这片宇宙残梦,便伴随着其上无数生命的惨叫哀嚎,化为最纯净的力量灌输到这位曾经的宇宙主宰体内。
悔与的身躯不增,反而不断缩小,那些环绕在其身躯之外的粘稠欲望法则也随之浓缩。
不再像是之前的光波模样,而是如重重厚实的果壳一样,将最中心的悔与牢牢保护起来。
面对这一场景,昆也只是冷冷注视着。
色欲荣主如何选择,那是祂的事。
如是真是个有骨气的家伙,当初又怎么没有陪着宇宙一起葬身蛇口,而是苟活至今,还成了提丰之二?

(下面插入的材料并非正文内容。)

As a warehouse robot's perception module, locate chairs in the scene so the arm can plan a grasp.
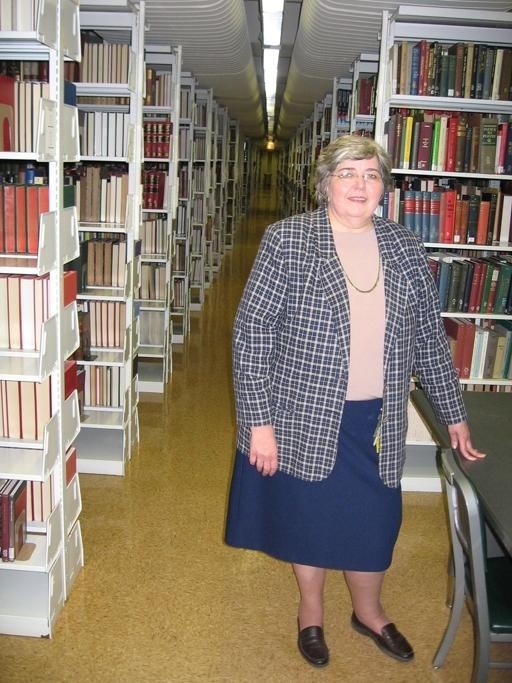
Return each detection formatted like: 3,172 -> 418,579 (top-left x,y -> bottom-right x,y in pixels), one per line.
432,446 -> 510,683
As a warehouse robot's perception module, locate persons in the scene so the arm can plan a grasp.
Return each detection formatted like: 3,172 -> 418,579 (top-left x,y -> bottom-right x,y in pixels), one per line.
223,135 -> 486,665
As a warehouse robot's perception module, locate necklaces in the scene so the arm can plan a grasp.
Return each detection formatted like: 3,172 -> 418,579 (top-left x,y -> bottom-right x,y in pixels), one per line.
337,253 -> 381,293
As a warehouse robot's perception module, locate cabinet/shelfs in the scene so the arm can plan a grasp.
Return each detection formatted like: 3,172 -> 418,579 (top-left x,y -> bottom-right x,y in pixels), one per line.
0,2 -> 86,641
272,2 -> 512,500
71,0 -> 146,475
136,43 -> 263,394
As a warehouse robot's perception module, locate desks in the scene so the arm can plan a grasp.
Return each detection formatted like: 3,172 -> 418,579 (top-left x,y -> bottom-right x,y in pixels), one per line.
403,383 -> 512,565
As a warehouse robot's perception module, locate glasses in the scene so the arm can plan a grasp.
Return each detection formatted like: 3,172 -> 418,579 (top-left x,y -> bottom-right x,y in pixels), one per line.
331,171 -> 381,184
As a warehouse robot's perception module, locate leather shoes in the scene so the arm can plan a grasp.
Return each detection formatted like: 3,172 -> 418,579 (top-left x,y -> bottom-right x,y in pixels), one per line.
351,610 -> 414,662
297,616 -> 329,667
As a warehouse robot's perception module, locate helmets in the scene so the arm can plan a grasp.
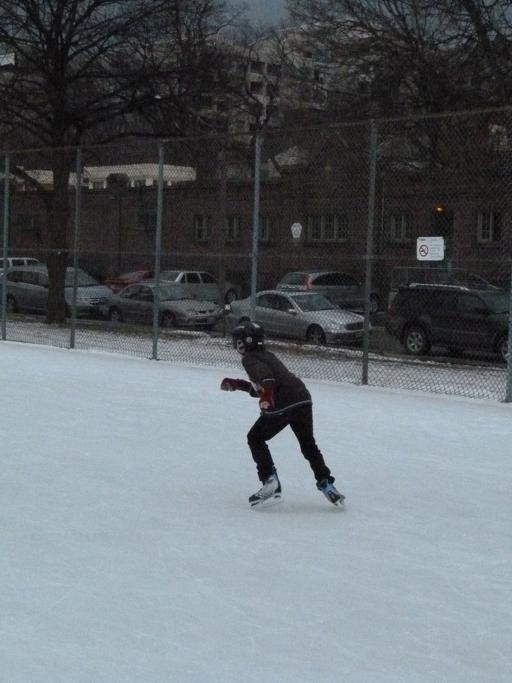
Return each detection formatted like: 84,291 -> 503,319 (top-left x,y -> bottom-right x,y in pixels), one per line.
231,321 -> 265,355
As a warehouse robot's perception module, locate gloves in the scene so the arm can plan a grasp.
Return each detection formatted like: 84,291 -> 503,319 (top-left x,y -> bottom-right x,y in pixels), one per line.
220,377 -> 251,392
259,384 -> 275,409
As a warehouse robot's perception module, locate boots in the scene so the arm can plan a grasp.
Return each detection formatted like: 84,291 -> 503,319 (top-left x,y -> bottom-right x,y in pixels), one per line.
249,472 -> 282,505
317,479 -> 344,503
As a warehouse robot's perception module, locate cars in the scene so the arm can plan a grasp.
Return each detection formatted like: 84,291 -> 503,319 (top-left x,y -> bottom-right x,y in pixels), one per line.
224,288 -> 374,346
2,263 -> 114,318
97,281 -> 224,332
155,270 -> 242,305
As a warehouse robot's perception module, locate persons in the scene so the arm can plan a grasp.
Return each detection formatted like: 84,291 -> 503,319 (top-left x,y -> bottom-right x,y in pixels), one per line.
221,321 -> 345,506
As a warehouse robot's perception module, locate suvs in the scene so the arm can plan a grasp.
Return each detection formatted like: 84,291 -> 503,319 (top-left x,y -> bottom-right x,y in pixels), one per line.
382,265 -> 505,308
382,281 -> 512,365
276,269 -> 384,317
0,256 -> 42,275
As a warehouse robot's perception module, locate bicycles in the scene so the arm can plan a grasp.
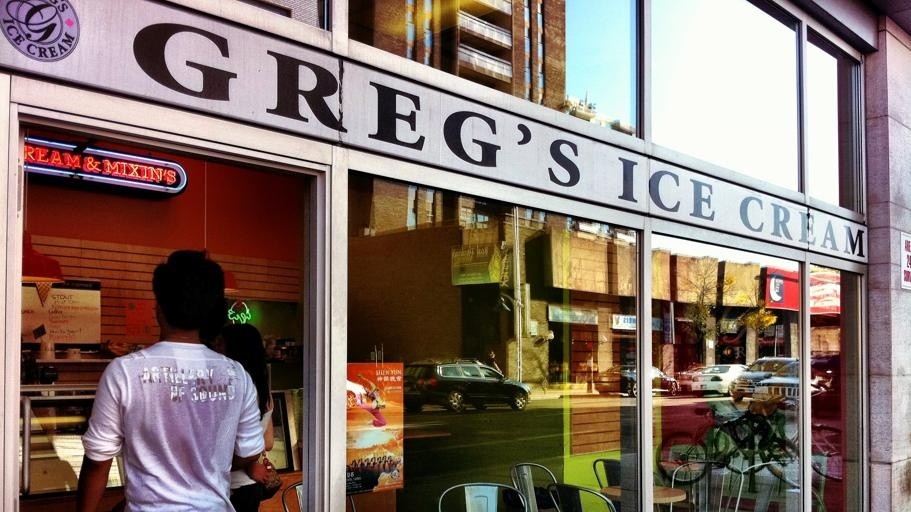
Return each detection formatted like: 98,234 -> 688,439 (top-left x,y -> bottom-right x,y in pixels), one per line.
656,400 -> 843,488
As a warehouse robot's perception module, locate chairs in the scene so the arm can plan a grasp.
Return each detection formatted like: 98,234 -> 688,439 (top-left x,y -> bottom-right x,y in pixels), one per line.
592,458 -> 622,488
670,460 -> 746,512
510,462 -> 556,511
547,483 -> 617,510
440,484 -> 527,512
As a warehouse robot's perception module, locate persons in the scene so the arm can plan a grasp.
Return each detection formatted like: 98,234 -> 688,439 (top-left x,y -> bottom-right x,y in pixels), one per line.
78,250 -> 265,512
487,350 -> 503,374
209,324 -> 274,511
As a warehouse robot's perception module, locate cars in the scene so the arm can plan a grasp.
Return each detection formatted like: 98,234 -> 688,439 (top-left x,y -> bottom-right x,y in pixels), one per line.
404,359 -> 530,413
594,356 -> 842,401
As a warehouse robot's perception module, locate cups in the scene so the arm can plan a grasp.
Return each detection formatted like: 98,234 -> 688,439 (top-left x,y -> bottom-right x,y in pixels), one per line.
41,341 -> 55,359
66,348 -> 80,360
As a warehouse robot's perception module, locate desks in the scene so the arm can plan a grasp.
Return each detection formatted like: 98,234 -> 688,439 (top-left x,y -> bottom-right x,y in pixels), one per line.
601,483 -> 685,503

就算其付出了巨大的代价,偷偷保留这片宇宙残渣,还让混沌铜炉吸纳这片大陆上的纯粹诅咒,培养分身,又能代表着什么呢?
欲望本身就是复杂的。
最是美丽。
也最是肮脏。
生命,是需要欲望来驱动自身。
可被自身无休止欲望所淹没的生命,说白了也只是欲望的傀儡罢了。
作为宇宙君主,庇护臣民,守卫宇宙,是一种欲望。
作为提丰之首,渴求永恒,追究那超越欲望本身的真美,同样是一种欲望。
这践行自我的道路上,这两条道路其实并不冲突。
可当某一欲望压倒过另一方的时候,却相当于走进了死路。
所以色欲荣主,也和走进入了死胡同的道祖,星源至尊一样,永远只能仰望那‘完美’,却无法真正抵达。
有些选择,在做出的那一瞬间,其实就已经注定了终局。
亡羊,补牢。
羊,终究还是亡的。
正如同人生的路上,有些错误,只能犯一次,有些选择,也只能做一次。
世上并无后悔药。
他人,也不会仁慈到给予你改正的机会。
哪怕是被丰饶强行重塑再创的原宇宙,看似有着无数改变命运的机会,但事实上呢?
路只有一条。
你死,我活。
仅此而已。
“你的罪孽由我背负,你的欲望,由丰饶来延续,安心地逝去吧。”
在宇宙爆诞的可怕冲击下,末日的法则被这股新生之力压制到极致。
在这璀璨耀眼的宇宙晨曦下,变成了微不足道的萤火。
再次恢复了一丝神智混沌熔炉没有反抗,而是近乎是平静迎接着死亡的到来。
反观色欲荣主,一层层‘果壳’包裹下,求生的欲望发挥到极致,丑态毕露。
却也因为大法师说出的那番话,表情一怔,产生了一丝犹豫。
就是这一丝犹豫,让原本就只剩下一线的生机,再无任何可能。
噼里啪啦~
欲望法则化成的防御层层破碎,宇宙晨曦以及旧丰饶的注定死亡,化作洪流不可阻挡地冲破欲望法则的防线,来到色欲荣主的面前。
“好美。
这就是宇宙初诞时的场景吗,真的好美。”
色欲荣主脸上流露出痴迷的神色,这一击,祂已无力阻挡。
身为曾经的宇宙君主,星域至尊,虽然会为了不死而丑陋挣扎,却也不缺面对死亡降临时的从容。
“蠢货,这般容易动摇,如何抵达那完美之境?”
划开星域壁垒的是最古之神,宇宙引领者,【时】。
身后十二对羽翼轻轻拍打的世外之神,微微昂着头颅,似乎在俯视这片宇宙中的一切卑微存在。
但完美之神并没有直接降临,帮助色欲荣主挡下这一道已经无法准确衡量其阶位的宇宙级大魔法。
如果换成星源至尊,或是那藏身在天网间隙里的道祖还好,拥有【进化】权柄的丰饶可以打落祂的完美境界。
若是硬抗这道大魔法,自身也会被重创,给对方可乘之机。
这片宇宙的存亡,提丰九首的死活,乃至任何选择,都不能凌驾于祂唯一的目标之上。
但费力地撕裂星域壁垒,古神【时】显然也不是来看色欲荣主笑话,在祂临死前骂祂两句的。
一道像是蛞蝓,又像是金色蝴蝶的身影,闪电般闯入了战场,用身体帮助色欲荣主挡下了这致命的一击。
那是提丰之九,【尾】域主宰,至高秘术,米雅科奈莉亚。
“你……”
事出突然,色欲荣主也无法理解眼前发生的这一切。